Malévola estava quase irreconhecível; e ela gostava do que via.

Desmanchando o espelho de chamas que criara, a trevosa apanhou o cajado que encostara em uma das árvores próximas e suspirou. Estava na hora —mais do que na hora —dela partir. As outras fadas já haviam ido na frente, e com certeza Aurora, que Malévola conhecia extremamente bem — já devia estar pensando no pior a respeito de sua madrinha.

Em uma última olhada para a floresta, Malévola não evitou tremer por dentro, e hesitar a possibilidade de comparecer ao baile. Ela pensara e repensara a respeito durante toda a semana que antecedera o evento, pois no fundo, ainda temia se unir com humanos. Ela sabia do que eles eram capazes, assim como sabia que não existia acordo nenhum nesse mundo que os fizesse olhá-la com bons olhos.

E eles armazenavam ferro.
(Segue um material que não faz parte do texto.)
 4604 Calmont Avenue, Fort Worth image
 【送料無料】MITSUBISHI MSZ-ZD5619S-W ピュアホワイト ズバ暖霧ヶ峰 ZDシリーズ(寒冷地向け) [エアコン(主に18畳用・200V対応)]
Tinham milhares de amostras dele. Ulstead era um lugar que Malévola não fazia questão de estar.

Remexendo a cabeça, a mulher afastou o pensamento. Ela precisava fazer isso, por Aurora. A garota ficaria muito chateada se sua fada madrinha não comparecesse, quer fosse para dar um olá ou quem sabe comer e bater um pequeno papo.

E era um baile fantasia. Ela estaria segura. Nada poderia dar errado no fim das contas.

Malévola então abriu seu par de asas grandiosas, preparando-se para alçar voo. Como doera a época em que ela tivera de estar longe daquelas que a levavam para as alturas, como doera o momento que a mulher as procurou e tudo que encontrou foi apenas uma aberta cicatriz. Asas fantasmagóricas batendo em suas costas a perturbaram por meses depois do acontecido, e ela passou noites sem dormir porque a dor era intensa demais para suportar.

Agora, ela tinha suas asas de volta; sua bondade de volta. E não deixaria mais que nenhuma delas se fosse outra vez.

Os ventos gélidos da noite fria batiam em seu rosto e assanhavam seus cabelos castanhos. Os céus enfeitavam-se de fadinhas coloridas voando de um lado para o outro como vagalumes, trazendo mais luz para a escuridão noturna. Aos poucos, na medida que Malévola saía dos Moors, essa visão mágica se desmanchava, dando lugar a sem graça paisagem de Ulstead e suas construções, rodeadas de tochas acesas para iluminar as estradas.